26 Şubat 1988 tarihinde Güney Kore'nin An San kentinde doğan genç oyuncu, voleybola nasıl başladığını şöyle anlatıyor: " İlkoku 4.sınıfta seçmeler yapılıyordu. Spor konusunda başarılı olabilecek çocukları spora yönlendiriyorlardı. Ben de bu sayede voleybola başladım. İlk günden itibaren profesyonel seviyede voleybol oynamaya karar vermiştim ve voleybol tam olarak hayatım oldu."
Kariyerindeki en büyük değişikliği ve en büyük sıçramayı Fenerbahçe Acıbadem'e gelerek yaşadığını söyleyen Yeon, uzundur zamandır Avrupa'da voleybol oynamak istediğini ve Fenerbahçe Acıbadem'den teklif gelince ikinci kez düşünmeden kabul ettiğini söylüyor.
Kariyerinde bundan sonraki hedefleri ile ilgili olarak ise Yeon, "Bu yıl iki büyük hedefim var.

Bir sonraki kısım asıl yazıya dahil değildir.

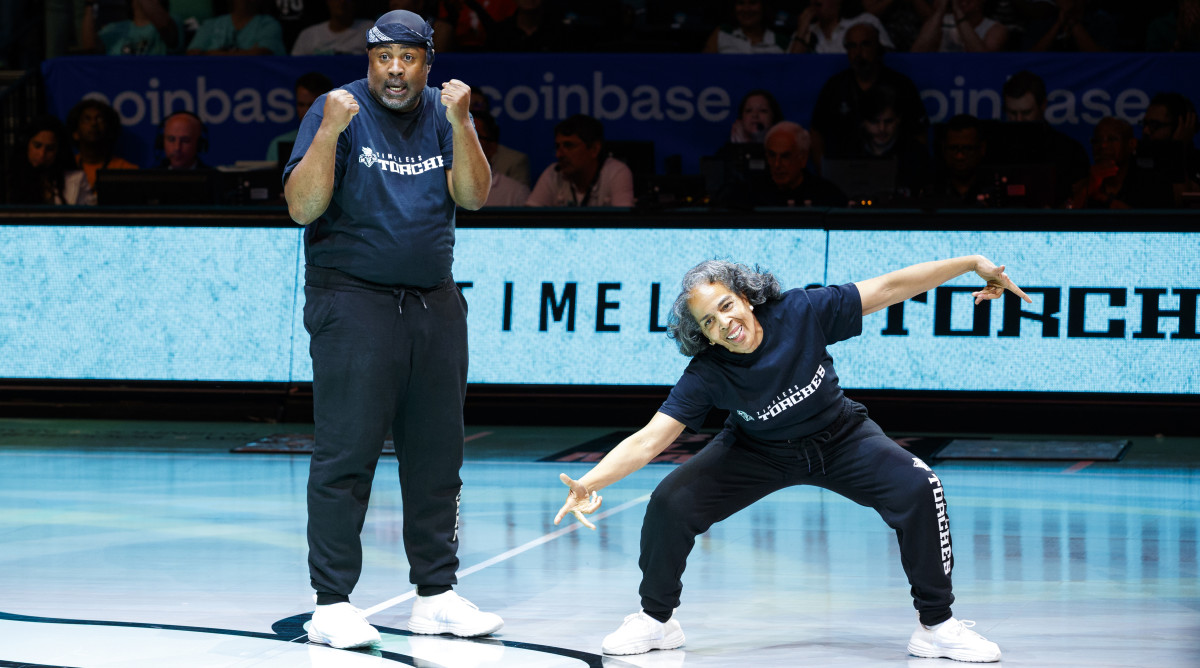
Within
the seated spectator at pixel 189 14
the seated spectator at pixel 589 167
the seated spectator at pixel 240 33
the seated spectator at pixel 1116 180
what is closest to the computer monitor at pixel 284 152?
the seated spectator at pixel 589 167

Biri Fenerbahçe Acıbadem ile Şampiyonlar Ligi şampiyonluğunu kazanabilmek, diğeri ise Güney Kore ile birlikte 2012 Londra Olimpiyatları'nda altın madalyaya ulaşmak. Bunların ikisini de başarabilmeyi umuyorum. Bu nedenle gerek milli takımda gerekse Fenerbahçe'de çok çalışmam gerekecek."
İlk kez Avrupa'da forma giyeceği düşünülürse bu durumun kendisini nasıl etkileyeceğini sorduğumuzda ise Yeon, "İlk kez Avrupa'da yaşayacağım ve burada voleybol oynayacağım. Bunun için biraz heyecanlı olmakla birlikte İstanbul'a çok çabuk alışabileceğimi sanıyorum. Umarım sakatlıklar yaşamadan takıma en üst noktada katkı sağlarım." diye konuştu.

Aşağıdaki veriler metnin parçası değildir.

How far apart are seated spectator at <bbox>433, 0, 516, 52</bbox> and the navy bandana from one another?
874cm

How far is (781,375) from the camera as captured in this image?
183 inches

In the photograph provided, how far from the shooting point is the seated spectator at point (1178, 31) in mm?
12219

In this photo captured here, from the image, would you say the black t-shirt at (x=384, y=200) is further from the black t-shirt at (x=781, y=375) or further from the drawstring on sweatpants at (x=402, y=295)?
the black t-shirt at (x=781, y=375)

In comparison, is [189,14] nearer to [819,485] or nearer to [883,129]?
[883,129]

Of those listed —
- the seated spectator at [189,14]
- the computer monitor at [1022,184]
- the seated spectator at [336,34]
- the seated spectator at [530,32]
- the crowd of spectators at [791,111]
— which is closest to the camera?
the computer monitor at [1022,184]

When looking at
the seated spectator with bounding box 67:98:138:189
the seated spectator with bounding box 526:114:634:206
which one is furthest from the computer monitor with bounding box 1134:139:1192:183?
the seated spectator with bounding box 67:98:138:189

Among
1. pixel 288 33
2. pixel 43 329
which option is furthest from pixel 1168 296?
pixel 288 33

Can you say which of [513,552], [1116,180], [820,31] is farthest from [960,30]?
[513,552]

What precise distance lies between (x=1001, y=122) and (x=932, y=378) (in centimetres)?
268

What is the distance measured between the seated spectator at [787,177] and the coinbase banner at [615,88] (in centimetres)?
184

Önümüzdeki yıl yaşamını sürdüreceği şehri ne kadar gezme şansı olduğunu sorduğumuzda Yeon, "İstanbul'un birçok tarihi yerini gezme şansım oldu. Aya Sofya, Sulhanahmet Camii gibi tarihi yerlere gittim. Ayrıca İstanbul'da tekne turu da çok güzeldi. İstanbul gerçekten büyüleyici bir şehir. Ayrıca Beyazıt'a ve İstanbul Üniversitesi'ne de gittim. Ama tam olarak yerleştiğimde fırsat buldukça İstanbul'u gezmeye devam edeceğim" diye konuştu.
Yeon, Türk yemekleri ile ilgili ise ilk başlarda kendi damak tadına uymayabileceği ile ilgili endişeleri olduğunu ancak endişelerin kısa sürede ortadan kalktığını söylüyor. Genç voleybolcu, "Kebap, köfte ve dondurma yedim. Üçüne de ayrı ayrı bayıldım. İlk zamankar korkuyordum ama şimdi de kilo almaktan korkmaya başladım. Ayrıca pirinç pilavına da bayıldım." diye konuştu.
Ailesinde büyük ablasınında voleybol oynadığını ancak annesi,babası ve diğer ablasının sporla alakası olmadığını söyleyen Yeon, ancak kendisi voleybol oynamaya başladığından beri ailesinin kendisi üzerinden desteklerini hiç çekmediklerini söyledi.
Fenerbahçe taraftarının karşısında oynamanın kendisi için ilginç bir deneyim olacağını söyleyen Yeon, "Fenerbahçe ile anlaşmadan önce haklarında çok da şey bilmiyordum ama geldikten sonra herkes bana taraftardan bahsetmeye başladı. Onların önünde oynamak inanıyorum ki çok keyifli olacak. Bir oyuncu için taraftar hep çok önemli olmuştur. Çünkü motivasyonun büyül çoğunluğunu onlar sağlar." dedi.
Boş zamanlarını bilgisayarda geçirdiğini söyleyen Yeon, internette kendi kişisel sitesiyle, alışverişle ve birçok şeyle ilgilendiğini, bunun onu dinlendirdiğini söyledi.
İstanbul'a temelli geldiiğnde ve takım arkadaşlarıyla tanıştığında adaptasyon sürecinin daha da hız kazanacağını söyleyen genç oyuncu, yeni sezona kadar İstanbul hakkında daha çok bilgi sahibi olmak istediğini söyleyerek sözlerini noktaladı.